PROVIDED ENTRIES:

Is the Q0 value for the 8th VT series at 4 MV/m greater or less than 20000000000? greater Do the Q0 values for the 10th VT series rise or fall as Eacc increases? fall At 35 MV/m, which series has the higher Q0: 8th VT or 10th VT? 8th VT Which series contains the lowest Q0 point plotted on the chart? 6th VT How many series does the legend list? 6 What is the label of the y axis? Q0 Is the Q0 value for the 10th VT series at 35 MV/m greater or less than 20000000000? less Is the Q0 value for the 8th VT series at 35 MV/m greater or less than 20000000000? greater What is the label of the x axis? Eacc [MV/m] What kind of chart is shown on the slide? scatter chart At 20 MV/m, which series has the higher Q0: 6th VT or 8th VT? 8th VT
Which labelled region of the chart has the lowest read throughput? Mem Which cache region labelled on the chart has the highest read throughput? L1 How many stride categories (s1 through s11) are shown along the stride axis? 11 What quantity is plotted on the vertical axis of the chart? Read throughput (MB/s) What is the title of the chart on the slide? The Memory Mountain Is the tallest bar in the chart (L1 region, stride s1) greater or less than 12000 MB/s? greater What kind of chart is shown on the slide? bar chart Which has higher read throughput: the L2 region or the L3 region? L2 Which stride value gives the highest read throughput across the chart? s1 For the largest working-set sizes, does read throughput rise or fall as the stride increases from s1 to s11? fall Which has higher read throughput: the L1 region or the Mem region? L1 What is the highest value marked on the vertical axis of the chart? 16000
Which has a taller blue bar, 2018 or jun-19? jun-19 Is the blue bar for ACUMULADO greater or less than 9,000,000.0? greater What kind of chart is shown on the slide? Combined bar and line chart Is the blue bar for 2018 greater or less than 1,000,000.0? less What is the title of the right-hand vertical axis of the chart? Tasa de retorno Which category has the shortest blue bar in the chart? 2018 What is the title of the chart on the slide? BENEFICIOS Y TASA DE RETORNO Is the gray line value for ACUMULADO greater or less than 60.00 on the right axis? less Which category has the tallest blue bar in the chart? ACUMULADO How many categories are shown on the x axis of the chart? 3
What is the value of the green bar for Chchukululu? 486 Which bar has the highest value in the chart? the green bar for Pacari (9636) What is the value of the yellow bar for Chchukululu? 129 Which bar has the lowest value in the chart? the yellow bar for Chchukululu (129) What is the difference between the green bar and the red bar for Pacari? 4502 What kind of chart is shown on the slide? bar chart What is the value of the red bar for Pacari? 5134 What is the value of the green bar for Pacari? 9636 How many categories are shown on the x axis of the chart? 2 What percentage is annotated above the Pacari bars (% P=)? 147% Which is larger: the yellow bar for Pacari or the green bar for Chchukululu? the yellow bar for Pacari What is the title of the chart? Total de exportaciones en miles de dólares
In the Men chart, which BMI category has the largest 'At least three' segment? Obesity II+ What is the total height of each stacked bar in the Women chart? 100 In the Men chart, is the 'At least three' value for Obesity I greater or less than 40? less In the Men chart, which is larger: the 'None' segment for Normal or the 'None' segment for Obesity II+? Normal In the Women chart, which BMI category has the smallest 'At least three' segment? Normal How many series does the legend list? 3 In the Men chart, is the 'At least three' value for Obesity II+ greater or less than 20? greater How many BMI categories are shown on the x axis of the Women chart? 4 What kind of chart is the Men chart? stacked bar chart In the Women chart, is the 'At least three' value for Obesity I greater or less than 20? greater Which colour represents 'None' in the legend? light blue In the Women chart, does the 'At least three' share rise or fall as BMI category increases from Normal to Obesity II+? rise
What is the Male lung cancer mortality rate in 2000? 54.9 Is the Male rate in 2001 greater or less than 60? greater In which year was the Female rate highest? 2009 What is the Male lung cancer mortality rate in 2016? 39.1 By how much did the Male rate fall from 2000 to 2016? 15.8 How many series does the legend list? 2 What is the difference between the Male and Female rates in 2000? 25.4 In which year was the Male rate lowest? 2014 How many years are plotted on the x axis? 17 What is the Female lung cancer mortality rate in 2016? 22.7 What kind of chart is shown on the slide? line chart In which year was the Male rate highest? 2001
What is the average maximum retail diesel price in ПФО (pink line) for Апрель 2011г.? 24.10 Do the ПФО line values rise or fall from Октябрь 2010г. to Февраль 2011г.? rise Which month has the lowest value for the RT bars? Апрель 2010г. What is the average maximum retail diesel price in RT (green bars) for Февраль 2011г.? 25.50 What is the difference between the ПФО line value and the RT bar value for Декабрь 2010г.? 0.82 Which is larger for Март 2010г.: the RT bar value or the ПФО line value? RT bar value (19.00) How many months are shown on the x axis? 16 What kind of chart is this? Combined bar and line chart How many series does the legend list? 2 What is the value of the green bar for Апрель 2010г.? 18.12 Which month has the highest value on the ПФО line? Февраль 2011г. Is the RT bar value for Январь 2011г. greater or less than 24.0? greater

WORK REQUEST:
Give the lines again from the first one up to and including the line with "Which labelled region", switching "Q0" to "Q-value" everywhere and changing nothing else.

RESULT BELOW:
Is the Q-value value for the 8th VT series at 4 MV/m greater or less than 20000000000? greater Do the Q-value values for the 10th VT series rise or fall as Eacc increases? fall At 35 MV/m, which series has the higher Q-value: 8th VT or 10th VT? 8th VT Which series contains the lowest Q-value point plotted on the chart? 6th VT How many series does the legend list? 6 What is the label of the y axis? Q-value Is the Q-value value for the 10th VT series at 35 MV/m greater or less than 20000000000? less Is the Q-value value for the 8th VT series at 35 MV/m greater or less than 20000000000? greater What is the label of the x axis? Eacc [MV/m] What kind of chart is shown on the slide? scatter chart At 20 MV/m, which series has the higher Q-value: 6th VT or 8th VT? 8th VT
Which labelled region of the chart has the lowest read throughput? Mem Which cache region labelled on the chart has the highest read throughput? L1 How many stride categories (s1 through s11) are shown along the stride axis? 11 What quantity is plotted on the vertical axis of the chart? Read throughput (MB/s) What is the title of the chart on the slide? The Memory Mountain Is the tallest bar in the chart (L1 region, stride s1) greater or less than 12000 MB/s? greater What kind of chart is shown on the slide? bar chart Which has higher read throughput: the L2 region or the L3 region? L2 Which stride value gives the highest read throughput across the chart? s1 For the largest working-set sizes, does read throughput rise or fall as the stride increases from s1 to s11? fall Which has higher read throughput: the L1 region or the Mem region? L1 What is the highest value marked on the vertical axis of the chart? 16000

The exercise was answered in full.